StatPro is exchanging its existing StatPro Seven compliance module (SPC) licence contracts for a 51% stake in InfoVest Consulting. StatPro Seven is StatPro’s legacy traditional software platform. While most of StatPro Seven’s modules are migrating to the Revolution cloud platform, StatPro had no plans to upgrade SPC functionality to the cloud. Nevertheless, the SPC module has a distinct market niche, and given InfoVest's specialist skillset, it makes sense for StatPro to transfer the development, support and sale of the product to InfoVest. Further, InfoVest will have access to StatPro's global client base to help grow SPC's sales (we understand an ARR of c £500k). Additionally, InfoVest brings to StatPro standardised data solutions that will be particularly useful for the process of streamlining customer data in the implementation of cloud transition contracts.

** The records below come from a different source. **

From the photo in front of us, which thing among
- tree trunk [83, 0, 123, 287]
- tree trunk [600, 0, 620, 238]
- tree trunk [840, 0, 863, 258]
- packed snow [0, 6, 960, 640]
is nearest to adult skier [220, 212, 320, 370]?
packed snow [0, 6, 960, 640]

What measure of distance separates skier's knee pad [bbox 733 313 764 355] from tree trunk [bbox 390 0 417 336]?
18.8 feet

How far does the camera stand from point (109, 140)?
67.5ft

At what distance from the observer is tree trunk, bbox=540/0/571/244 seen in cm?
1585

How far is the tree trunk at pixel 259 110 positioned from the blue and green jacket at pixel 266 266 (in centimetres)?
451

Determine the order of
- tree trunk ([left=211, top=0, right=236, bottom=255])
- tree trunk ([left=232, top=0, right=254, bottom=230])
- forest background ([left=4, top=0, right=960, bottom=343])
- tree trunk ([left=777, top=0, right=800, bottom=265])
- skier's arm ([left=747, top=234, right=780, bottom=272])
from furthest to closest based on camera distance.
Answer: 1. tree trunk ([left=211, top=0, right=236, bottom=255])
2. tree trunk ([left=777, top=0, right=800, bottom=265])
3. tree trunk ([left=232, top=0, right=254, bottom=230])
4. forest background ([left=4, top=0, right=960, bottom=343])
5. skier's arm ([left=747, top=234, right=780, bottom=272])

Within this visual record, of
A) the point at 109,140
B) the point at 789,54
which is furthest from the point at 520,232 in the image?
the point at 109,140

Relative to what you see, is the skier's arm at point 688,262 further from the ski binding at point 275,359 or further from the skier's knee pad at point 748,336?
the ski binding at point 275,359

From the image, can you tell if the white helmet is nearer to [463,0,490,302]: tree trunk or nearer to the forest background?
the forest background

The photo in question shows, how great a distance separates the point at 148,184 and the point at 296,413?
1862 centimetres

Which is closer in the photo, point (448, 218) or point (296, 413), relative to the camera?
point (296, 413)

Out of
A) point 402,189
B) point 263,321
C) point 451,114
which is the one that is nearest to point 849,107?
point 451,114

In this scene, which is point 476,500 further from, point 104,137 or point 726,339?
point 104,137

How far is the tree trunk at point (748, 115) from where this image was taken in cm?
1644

InfoVest is a South Africa-based software provider, specialising in data warehouse, ETL (Extract, Transform and Load) and reporting software for the asset management industry. InfoVest has partnered with StatPro for more than two years, providing support for all StatPro’s outstanding StatPro Portfolio Control (SPC) contracts. SPC, which is StatPro’s compliance solution, ensures that customer’s portfolios are within predetermined parameters, such as the percentage that can be invested in specified asset classes. These parameters can relate to regulatory or inhouse criteria and the solution is separate to StatPro’s risk solution. While SPC could transition to the cloud, this has not been on StatPro’s R&D roadmap. InfoVest generated revenues of c ZAR18m (c £0.76m) in the year to 28 February 2015, including £0.13m revenue from supporting SPC. The business is profitable, so we would expect it to modestly boost StatPro’s EPS.
StatPro will consolidate the entire revenues of InfoVest, which will mean a small boost to StatPro’s revenue and pre-tax profit lines, with a deduction from earnings through minority interests. Since the acquisition is small, we have not updated our forecasts at this stage, and will review them after the final results on 9 March.
StatPro’s stock trades on c 30x our FY15e EPS, which falls to c 25x in FY16e. Alternatively, the shares trade on c 1.6x FY16e EV/sales, one-third of the level of StatPro’s larger US peers, which typically trade above 4.4x EV/sales, while USbased pure SaaS companies typically trade at in the region of 2.4-4.6x EV/sales.